Testing & Prioritizing Chemicals: Current & In-Development Predictive Tools
EPA is required to test a wide range of chemicals to determine if they are endocrine disrupting chemicals (EDCs). Traditional toxicology tests using animals are lengthy and expensive, as is field work to assess effects. As a result of these constraints EPA researchers have developed a number of streamlined tests for potential endocrine disrupting chemicals that EPA's Endocrine Disruption Screening Program (EDSP) uses for its Tier 1 testing battery. These tests range from 21 day reproductive studies on fish to cellular and biochemical in vitro (test tube) assays. But researchers examining the results of such tests face an additional challenge, interpreting the results. EPA researchers are approaching this challenge by harnessing the tools of an emerging scientific discipline, systems biology. Systems biologists develop tools to predict the effects of a biochemical perturbation - such as an EDC interfering with the action of estrogen - on other aspects of biology, such as effects on an individual organism and a population of organisms. Using such tools they can, for instance, look at the results of a one-day test for a potential EDC and predict whether that chemical is likely to affect the ability of fish to develop, survive and reproduce and whether these effects will influence the ecosystem.
EPA researchers have developed and are currently developing more tools that can be used to predict if a chemical is a potential EDC. EPA researchers are working to define and use "Adverse outcome pathways" for these predictive tools.
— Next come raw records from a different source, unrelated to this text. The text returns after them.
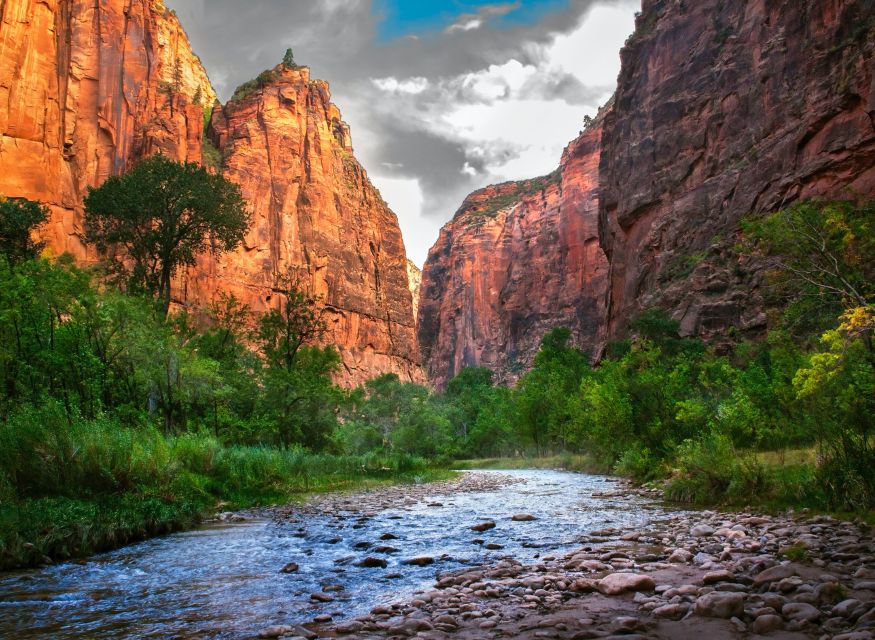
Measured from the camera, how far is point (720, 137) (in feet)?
192

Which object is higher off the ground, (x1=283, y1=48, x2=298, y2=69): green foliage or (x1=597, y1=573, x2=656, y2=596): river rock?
(x1=283, y1=48, x2=298, y2=69): green foliage

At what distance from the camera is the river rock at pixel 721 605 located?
15.4ft

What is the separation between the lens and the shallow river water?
5.38 meters

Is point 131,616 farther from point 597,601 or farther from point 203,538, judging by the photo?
point 203,538

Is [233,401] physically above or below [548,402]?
above

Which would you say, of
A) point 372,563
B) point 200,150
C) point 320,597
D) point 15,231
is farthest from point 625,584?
point 200,150

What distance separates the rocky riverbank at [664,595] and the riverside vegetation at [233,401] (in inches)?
124

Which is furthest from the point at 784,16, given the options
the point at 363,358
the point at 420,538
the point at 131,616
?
the point at 363,358

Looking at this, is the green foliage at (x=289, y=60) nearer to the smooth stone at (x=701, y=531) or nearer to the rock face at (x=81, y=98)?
the rock face at (x=81, y=98)

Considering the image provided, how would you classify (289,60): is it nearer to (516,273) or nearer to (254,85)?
(254,85)

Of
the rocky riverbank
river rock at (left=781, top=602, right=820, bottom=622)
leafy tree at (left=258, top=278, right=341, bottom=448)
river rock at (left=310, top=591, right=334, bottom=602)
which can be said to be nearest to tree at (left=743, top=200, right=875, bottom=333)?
the rocky riverbank

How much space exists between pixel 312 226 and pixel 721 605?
327 feet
An adverse outcome pathway is a biological process important to a human or wildlife species functioning normally. If these pathways are perturbed by a chemical or some other activity, the perturbation could lead to a negative effect which can lead to a function in the body not occurring normally. For instance if the activation of the estrogen receptor, the molecule that carries out the actions of estrogen, is blocked, this will have multiple effects on male and female fish. Among other effects, at the cellular level, it is predicted that blocking the activation of the estrogen receptor could increase the production of the egg yolk proteins by liver cells; at the level of the organ, it could impair the development of the testes; at the organismal level, it could reduce fecundity and skew the sex ratio of offspring; at the ecological level, result in declining fish populations. Such a sequence of events connects an initiating event (inhibition of the estrogen receptor) with an adverse outcome (fish population decline) which is relevant to assessing chemicals for potential risks.
Researchers have identified adverse outcome pathways for various hormonal systems and they have integrated them into a broader framework, called a Graphical Systems Model. Graphical models connect multiple hormonal systems at multiple biological levels - from molecule to cell to organism to population. For instance, EPA researchers have developed a systems model for the hormonal links between the brain and the sex organs in fish. It depicts the interaction of over 140 proteins and simple molecules, the regulation of 25 different genes and over 300 different biological processes. One way the researchers tested the model is by examining the effects on the system of disrupting aromatase, a molecule that is responsible for synthesizing estrogen. Using their model, they first predicted the effects of disrupting aromatase - these effects included reduction in the production of estrogen, reduction in the number of eggs female fish make, and disruption related hormonal systems in the brain that regulate cholesterol levels and other physiological systems. The researchers then tested their model by examining what happened in fish treated with a drug that inhibits aromatase. They found that their model was correct - the predicted effects occurred. They also observed additional effects, some of which were measured by assessing changes in which genes are turned on and off in the ovary. Using such 'genomics' tools they were then able to incorporate other effects into their model.
One advantage of these systems biology methods is that they can ultimately be used to ask informed questions about chemicals for which little is known.
Results and Impact
EPA researchers have already developed tests that are currently being used by EDSP to screen chemicals for potential EDCs. In addition to these current methods, new tests and models are being developed using the systems biology approach. Systems biology approaches such as adverse outcome pathways and graphical systems models are being used to predict if a chemical is an EDC. Such models and knowledge can leverage results from laboratory and field tests to predict the various endocrine related effects. Research efforts in this area are also useful for the EDSP, where developed tests and predictive tools are used to assess chemicals for potential endocrine disruption.